A Borboleta – Parábola sobre respeitar o ritmo da vida

A minha mãe era filha de um casal de camponeses de Entre Rios. Nasceu e cresceu no campo entre animais, pássaros e flores.

Ela contou-nos que uma manhã, quando passeava pelo bosque apanhando ramos caídos para acender o forno, viu um casulo de borboleta suspenso num galho partido. Pensou que seria mais seguro para a pobre larva levá-la para casa e tomá-la aos seus cuidados.

Ao chegar, pô-la debaixo de uma lâmpada para que esta lhe desse calor e encostou-a a uma janela para que o ar não lhe faltasse. Durante as horas seguintes, a minha mãe, permaneceu ao lado da sua protegida à espera do grande momento. Depois de uma longa espera, que não terminou senão na manhã seguinte, ela viu o casulo a rasgar-se e uma patinha pequena e felpuda a assomar lá de dentro. Era tudo mágico, e a minha mãe contava-nos que tinha a sensação de estar a presenciar um milagre. Mas, de repente, o milagre pareceu transformar-se em tragédia. A pequena borboleta parecia não ter força suficiente para romper o invólucro do seu casulo. Por mais força que fizesse, não conseguia sair pela pequena abertura da sua efémera casinha.
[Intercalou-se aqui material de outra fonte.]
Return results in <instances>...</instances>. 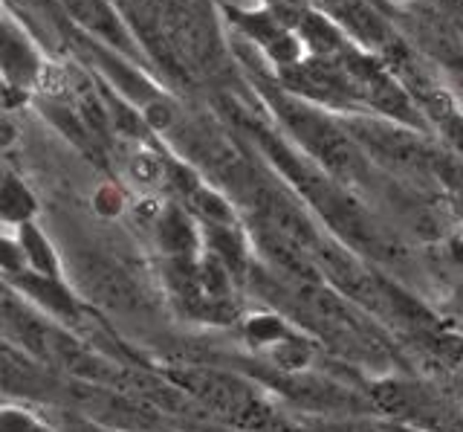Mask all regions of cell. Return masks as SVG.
Listing matches in <instances>:
<instances>
[{
  "label": "cell",
  "instance_id": "5",
  "mask_svg": "<svg viewBox=\"0 0 463 432\" xmlns=\"http://www.w3.org/2000/svg\"><path fill=\"white\" fill-rule=\"evenodd\" d=\"M12 139H14V128L9 122L0 120V149H4L6 142H12Z\"/></svg>",
  "mask_w": 463,
  "mask_h": 432
},
{
  "label": "cell",
  "instance_id": "6",
  "mask_svg": "<svg viewBox=\"0 0 463 432\" xmlns=\"http://www.w3.org/2000/svg\"><path fill=\"white\" fill-rule=\"evenodd\" d=\"M35 4H50V0H35Z\"/></svg>",
  "mask_w": 463,
  "mask_h": 432
},
{
  "label": "cell",
  "instance_id": "4",
  "mask_svg": "<svg viewBox=\"0 0 463 432\" xmlns=\"http://www.w3.org/2000/svg\"><path fill=\"white\" fill-rule=\"evenodd\" d=\"M128 171H130V178H134L137 183H142V186H148V189L165 178L163 160H159V157H154V154H148V151H139V154L130 157Z\"/></svg>",
  "mask_w": 463,
  "mask_h": 432
},
{
  "label": "cell",
  "instance_id": "2",
  "mask_svg": "<svg viewBox=\"0 0 463 432\" xmlns=\"http://www.w3.org/2000/svg\"><path fill=\"white\" fill-rule=\"evenodd\" d=\"M67 6V12L76 18L84 30H90L93 35H101L105 41H110L113 47L128 50L130 41L122 21L113 15V9L108 6V0H61Z\"/></svg>",
  "mask_w": 463,
  "mask_h": 432
},
{
  "label": "cell",
  "instance_id": "3",
  "mask_svg": "<svg viewBox=\"0 0 463 432\" xmlns=\"http://www.w3.org/2000/svg\"><path fill=\"white\" fill-rule=\"evenodd\" d=\"M0 215L9 221L26 224L29 215H33V195H29L21 183L9 180L4 186V192H0Z\"/></svg>",
  "mask_w": 463,
  "mask_h": 432
},
{
  "label": "cell",
  "instance_id": "1",
  "mask_svg": "<svg viewBox=\"0 0 463 432\" xmlns=\"http://www.w3.org/2000/svg\"><path fill=\"white\" fill-rule=\"evenodd\" d=\"M0 67L14 84L41 82L43 67L38 64L33 47L26 44L24 33L6 15H0Z\"/></svg>",
  "mask_w": 463,
  "mask_h": 432
}]
</instances>
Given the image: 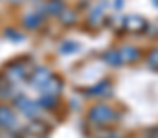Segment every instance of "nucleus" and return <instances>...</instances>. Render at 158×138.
Returning a JSON list of instances; mask_svg holds the SVG:
<instances>
[{
    "mask_svg": "<svg viewBox=\"0 0 158 138\" xmlns=\"http://www.w3.org/2000/svg\"><path fill=\"white\" fill-rule=\"evenodd\" d=\"M19 105H20V111L26 112L28 116H33V114L37 112V107H35L31 101H28V99H19Z\"/></svg>",
    "mask_w": 158,
    "mask_h": 138,
    "instance_id": "obj_3",
    "label": "nucleus"
},
{
    "mask_svg": "<svg viewBox=\"0 0 158 138\" xmlns=\"http://www.w3.org/2000/svg\"><path fill=\"white\" fill-rule=\"evenodd\" d=\"M48 81H50V74H48V70H44V68H40L39 72L33 76V79H31L33 87H40V89H44V87L48 85Z\"/></svg>",
    "mask_w": 158,
    "mask_h": 138,
    "instance_id": "obj_2",
    "label": "nucleus"
},
{
    "mask_svg": "<svg viewBox=\"0 0 158 138\" xmlns=\"http://www.w3.org/2000/svg\"><path fill=\"white\" fill-rule=\"evenodd\" d=\"M17 122H15V116L13 112L7 109V107H0V125L2 127H13Z\"/></svg>",
    "mask_w": 158,
    "mask_h": 138,
    "instance_id": "obj_1",
    "label": "nucleus"
}]
</instances>
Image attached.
A minha mãe não podia deixar-se ficar sem fazer nada. Correu até ao quarto onde se guardavam as ferramentas e regressou com um par de pinças delicadas e uma tesoura comprida, fina e afiada, que a minha avó usava para fazer os seus bordados. Com muito cuidado para não tocar no inseto, foi cortando uma janela no casulo, para permitir que a borboleta saísse do seu invólucro. Depois de uns minutos de angústia, a pobre borboleta conseguiu deixar para trás o seu cárcere e caminhou aos tombos em direção à luz que vinha da janela. Conta minha mãe que, cheia de emoção, abriu a janela para lançar a recém-chegada no seu voo inaugural. No entanto, a borboleta não saiu a voar, nem sequer quando as pontas da pinça roçaram nela suavemente.

A minha mãe pensou que a borboleta estava assustada por causa da sua presença e deixou-a junto da janela aberta, segura de que não a encontraria ao regressar.

Depois de brincar toda a tarde, a minha mãe voltou para o seu quarto e encontrou junto à janela a sua borboleta imóvel, com as asinhas pegadas ao corpo e as patinhas hirtas viradas para o teto. A minha mãe contava-nos sempre com que angústia levara o inseto ao seu pai, para lhe contar tudo o que tinha acontecido e lhe perguntar que mais poderia ter feito para a ajudar. O meu avô, que aparentemente era uma daqueles sábios quase analfabetos que andam pelo mundo, acariciou-lhe a cabeça e disse-lhe que não havia mais nada que pudesse ter feito, que na realidade a ajuda indicada teria sido fazer menos e não mais.

Para poderem viver, as borboletas precisam desse esforço terrível que representa para elas romper a sua prisão, porque, durante esses instantes – explicou o meu avô -, o coração bate com muitíssima força e a pressão que se gera no seu aparelho circulatório primitivo injeta o sangue nas asas, que assim se expandem e lhe dão capacidade para voar. A borboleta que foi ajudada a sair do seu casulo nunca pôde expandir as suas asas, porque a minha mãe não a tinha deixado lutar pela vida. A minha mãe dizia-nos sempre que, muitas vezes, teria gostado de nos facilitar o caminho, mas lembrava-se da sua borboleta e preferia deixar-nos injetar as nossas asas com a força do nosso próprio coração.

 

Em “Conta comigo”, Jorge Bucay traz-nos esta história sobre a magia da vida e os seus ritmos próprios, mas também sobre a responsabilidade e necessidade de cada um dever desenvolver por si as capacidades que precisa para prover a sua sobrevivência e autonomia, ainda que possa ser um processo difícil e por isso, não raras vezes, procuremos facilitar.

Tentar que algo aconteça num tempo que não é o naturalmente adequado, apressando, forçando ou, ao invés, retardando ou ‘dando uma mãozinha’, mesmo que com as melhores intenções, poderá trazer consequências prejudiciais a um saudável desenvolvimento.

Valerá por isso a pena a pena lembrarmo-nos desta história sempre que nos sentirmos tentados a interferir nos ritmos próprios de cada um, bem como, a assumir tarefas e dores alheias que podem ser, para os ‘beneficiados’ da nossa boa vontade, essenciais para desenvolverem as competências de vida de que precisam.